● Tugas yang Dikerjakan
1. Tentukan apakah setiap pernyataan berikut sesuai dengan kutipan komentar tentang kunjungan ke Bali. Jawab ya atau tidak, lalu kutip kata-kata dari kutipan tersebut yang menentukan jawabannya.
(a) Saat kunjungan itu, Puja Trisandya baru pertama kali didengar.
(b) Salah satu komentar menyebut bahwa Bali jauh dari Palembang.
(c) Orang lokal di tempat itu digambarkan kurang ramah.
2. Teruskan kutipan komentar tentang kunjungan ke Bali, mulai setelah kalimat terakhirnya.

··· Teks Sumber ···

Kagum dengan Bli Suastika, dengan semangatnya memajukan banjarnya.
Semoga menang koh, keren! 🙂
Hi mbak Mega, terima kasih yaaa kunjungannya.. Itu kali pertama aku dengar Puja Trisandya, awalnya aku gak tahu itu suara apa karena suaranya syahdu. Lalu dijelaskan sama si bapak mengenai tata sembahyang orang Hindu di Bali.
bulir padinya menarik banget untuk jadi objek foto,, cakep
iya mas Zul.. kayaknya hatiku terpuaskan gitu berada di sini 😀
selain terkagum dengan foto-fotonya, aku juga terkagum kagum dengan semangat koko yang ikutan menampik padi di sawah hehe semoga nanti beruntung jadi pemenang lomba astra ya ko…
Aamiin. Makasih ya mbak Rizka buat doa baiknya.
Niat banget, nyari KBA sampai ke Bali, jauh dari Palembang
Karena KBA nya menarik hatiku buat datang, lalu orang lokalnya juga ramah.. ??
Asik sekali sepertinya bisa terjun langsung ke sawah untuk bertanam.
Iya, aku suka hal-hal baru yang belum pernah dilakukan. Setidaknya mencoba dulu untuk tahu pengalamannya seperti apa.

··· Data Mentah ···

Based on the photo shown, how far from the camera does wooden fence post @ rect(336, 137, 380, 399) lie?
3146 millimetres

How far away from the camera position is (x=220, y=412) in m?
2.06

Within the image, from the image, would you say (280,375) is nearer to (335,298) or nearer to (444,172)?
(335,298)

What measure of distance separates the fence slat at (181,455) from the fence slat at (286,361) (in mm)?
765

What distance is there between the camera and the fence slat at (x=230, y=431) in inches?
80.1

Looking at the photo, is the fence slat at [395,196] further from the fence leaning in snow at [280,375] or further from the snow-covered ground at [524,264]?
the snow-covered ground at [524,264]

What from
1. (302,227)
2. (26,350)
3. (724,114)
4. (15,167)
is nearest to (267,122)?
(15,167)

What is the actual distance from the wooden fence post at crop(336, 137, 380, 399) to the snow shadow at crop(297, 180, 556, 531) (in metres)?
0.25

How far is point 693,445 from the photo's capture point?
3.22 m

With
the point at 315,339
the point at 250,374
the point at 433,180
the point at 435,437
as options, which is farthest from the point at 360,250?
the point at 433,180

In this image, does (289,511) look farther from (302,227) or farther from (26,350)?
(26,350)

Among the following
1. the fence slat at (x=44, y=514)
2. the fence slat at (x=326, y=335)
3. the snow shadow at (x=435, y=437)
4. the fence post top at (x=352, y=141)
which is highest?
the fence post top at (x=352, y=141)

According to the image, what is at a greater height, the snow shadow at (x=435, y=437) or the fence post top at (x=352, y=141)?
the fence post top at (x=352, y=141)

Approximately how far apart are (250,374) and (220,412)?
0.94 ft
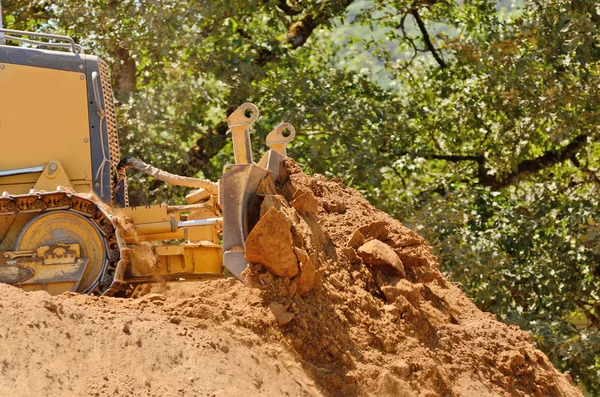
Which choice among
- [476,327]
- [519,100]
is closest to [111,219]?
[476,327]

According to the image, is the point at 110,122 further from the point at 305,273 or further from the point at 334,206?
the point at 305,273

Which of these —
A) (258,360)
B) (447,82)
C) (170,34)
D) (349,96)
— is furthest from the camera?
(447,82)

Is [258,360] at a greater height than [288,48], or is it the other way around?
[288,48]

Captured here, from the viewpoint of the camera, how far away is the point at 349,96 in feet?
53.1

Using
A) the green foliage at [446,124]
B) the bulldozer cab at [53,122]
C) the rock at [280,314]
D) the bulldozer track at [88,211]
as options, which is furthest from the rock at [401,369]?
the green foliage at [446,124]

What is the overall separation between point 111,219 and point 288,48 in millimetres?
8689

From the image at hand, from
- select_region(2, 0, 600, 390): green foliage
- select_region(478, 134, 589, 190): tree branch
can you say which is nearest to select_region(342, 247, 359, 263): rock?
select_region(2, 0, 600, 390): green foliage

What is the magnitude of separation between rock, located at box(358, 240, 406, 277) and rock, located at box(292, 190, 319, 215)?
0.52 meters

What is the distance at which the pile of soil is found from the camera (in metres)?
6.57

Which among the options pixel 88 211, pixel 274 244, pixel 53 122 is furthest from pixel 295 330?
pixel 53 122

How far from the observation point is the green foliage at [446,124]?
14.5m

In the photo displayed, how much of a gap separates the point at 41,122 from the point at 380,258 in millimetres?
3145

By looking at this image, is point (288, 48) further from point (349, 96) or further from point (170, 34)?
point (170, 34)

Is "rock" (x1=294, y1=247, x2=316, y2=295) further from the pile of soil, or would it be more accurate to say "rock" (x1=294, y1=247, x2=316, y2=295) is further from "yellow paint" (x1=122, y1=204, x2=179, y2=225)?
"yellow paint" (x1=122, y1=204, x2=179, y2=225)
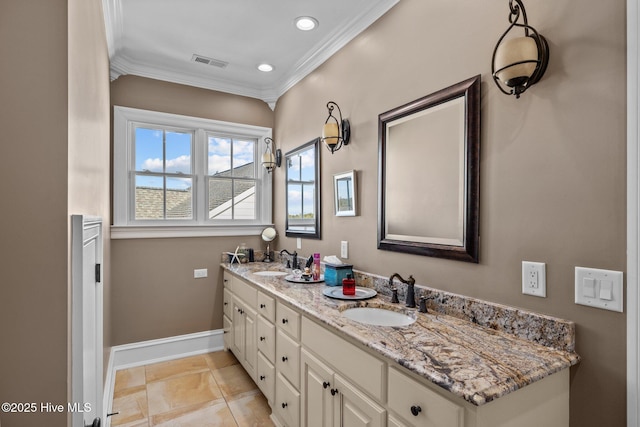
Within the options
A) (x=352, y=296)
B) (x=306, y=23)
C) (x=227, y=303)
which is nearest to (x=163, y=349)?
(x=227, y=303)

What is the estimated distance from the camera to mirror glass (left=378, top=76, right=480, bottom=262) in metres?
1.58

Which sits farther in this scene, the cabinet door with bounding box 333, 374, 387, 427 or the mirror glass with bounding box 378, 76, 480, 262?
the mirror glass with bounding box 378, 76, 480, 262

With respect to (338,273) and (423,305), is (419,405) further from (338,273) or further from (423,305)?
(338,273)

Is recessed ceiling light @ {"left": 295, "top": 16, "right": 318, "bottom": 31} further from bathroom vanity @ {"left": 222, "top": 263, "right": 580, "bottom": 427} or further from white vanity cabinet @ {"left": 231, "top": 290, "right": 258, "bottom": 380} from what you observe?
white vanity cabinet @ {"left": 231, "top": 290, "right": 258, "bottom": 380}

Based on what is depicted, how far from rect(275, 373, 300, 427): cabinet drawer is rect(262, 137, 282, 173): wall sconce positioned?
217 centimetres

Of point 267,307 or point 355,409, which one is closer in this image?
point 355,409

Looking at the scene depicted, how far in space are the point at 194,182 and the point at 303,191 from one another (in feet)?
4.05

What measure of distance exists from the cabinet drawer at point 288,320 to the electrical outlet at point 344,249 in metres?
0.66

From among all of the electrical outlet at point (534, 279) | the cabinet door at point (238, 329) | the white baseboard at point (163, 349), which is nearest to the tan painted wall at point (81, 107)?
the cabinet door at point (238, 329)

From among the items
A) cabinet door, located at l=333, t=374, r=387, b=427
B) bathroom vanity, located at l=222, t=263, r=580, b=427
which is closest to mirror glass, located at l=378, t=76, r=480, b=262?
bathroom vanity, located at l=222, t=263, r=580, b=427

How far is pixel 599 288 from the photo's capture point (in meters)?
1.14

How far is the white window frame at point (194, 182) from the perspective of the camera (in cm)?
307

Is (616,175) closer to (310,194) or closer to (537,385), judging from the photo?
(537,385)

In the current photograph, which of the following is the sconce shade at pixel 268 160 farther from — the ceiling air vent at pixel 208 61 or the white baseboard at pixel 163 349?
the white baseboard at pixel 163 349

···

● Hasil Akhir
1.
(a) Ya: "Itu kali pertama aku dengar Puja Trisandya"
(b) Ya: "nyari KBA sampai ke Bali, jauh dari Palembang"
(c) Tidak: "lalu orang lokalnya juga ramah"

2.
Duh beruntung sekali mas bisa liputan ke sana
iya kemarin aku sempatkan waktu untuk berkunjung ke sana.
Keren banget, Koh. Makasih dah diceritain ya. Di sini bulir padi masih lama panennya. Sejuk lihat kampung yang masih bertahan.
makasih ya mas rudi 🙂
cantik banget ya mas. Aku baru tahu banjar itu desa kalau bahasa balinya.
Aku pernah ke bali cuma ke pantai-pantainya doang. Belum pernah pergi ke desanya yang seperti itu. Jadi pengen 😀
Kalau pas ke Denpasar, sempatin aja mbak ke sini. Bawa anak buat lihat alam sambil jadi petani sehari cocok.
Luar biasa, masih ada suasana seperti ini di Bali yang telah mendunia. Membaca tulisan ini, arsanay aku berada di sana. Melihat dan mendengar langsung suara buir padi yang berjatuhan. Cakep syekali, Koh.
Iya, makanya kawasan lahan hijau ini memang perlu dijaga supaya masih bisa kita nikmati.
Keren Koh, suasana kampung yang masih Asri dan bikin betah di sana ya.
Iya, masih bersahaja suasana di sana.
Wih, jadi teringat saya waktu KKN pas kuliah. Waktu itu ikut membantu warga sekitar bertani mulai dari cara memupuknya hingga prosesnya menjadi beras. Saat mengerjakannya cukup capek, tapi melihat warga sekitar tersenyum jadi hilang rasa capeknya..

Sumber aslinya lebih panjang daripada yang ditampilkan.